Hertz’s EV and CEO about-face latest saga twist

It seemed like a good idea at the time. Now we know better.

Hertz, reeling from a bankruptcy and the pandemic, announced plans to buy 100,000 Teslas in late 2021. The splashy move certainly helped Elon Musk’s electric-vehicle maker, which saw its market cap surge past $1 trillion for the first time. 

Hertz enjoyed a bump in its market value as well, and the car-rental giant hired NFL star Tom Brady to show off its new fleet of Teslas.

“How do we democratize access to electric vehicles? That’s a very important part of our strategy,” interim CEO Mark Fields said at the time. “Tesla is the only manufacturer that can produce EVs at scale.”

But Hertz paid close to list prices for the Teslas, rather than demanding a large discount as car-rental giants often do. That decision would come back to bite it.

Last year, Musk’s EV maker cut prices across its lineup to boost sales.

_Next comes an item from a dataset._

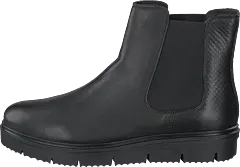 Bianco - Biastela Winter Chelsea Black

That not only angered individual customers who’d recently bought a Tesla at a higher price, but it also crushed the resale value of Hertz’s used EVs. 

‘Elevated costs’ of EVs

This January, the rental giant revealed that it was selling off 20,000 electric vehicles, noting the costly depreciation, weak demand, and pricey repairs. It took a $245 million hit and suffered its steepest quarterly loss since the pandemic.

“The elevated costs associated with EVs persisted,” Hertz CEO Stephen Scherr said at the time. “Efforts to wrestle it down proved to be more challenging.”

This week, Hertz announced that Scherr would be replaced by Gil West, the former COO of General Motors’ Cruise robotaxi unit. While Scherr took over after the Tesla deal, under his leadership Hertz continued its focus on EVs, placing big orders for them with GM and Polestar.

The ill-fated EV push followed a difficult stretch for Hertz that culminated in billionaire activist investor Carl Icahn unloading his substantial stake in the car-rental company in 2020 days after its bankruptcy. In 2014, Icahn had begun acquiring his stake in Hertz, which was struggling. He called Hertz “a great brand” that he hoped would “return to its former glory,” and three of his allies soon had board seats, while the hunt for a new CEO began.

After selling selling his stake, Icahn said, “Yesterday I sold my equity position at a significant loss, but this does not mean that I don’t continue to have faith in the future of Hertz.”

The following year, the company announced the decision to buy Teslas. Now it’s about to welcome yet another new CEO, again tasked with turning things around.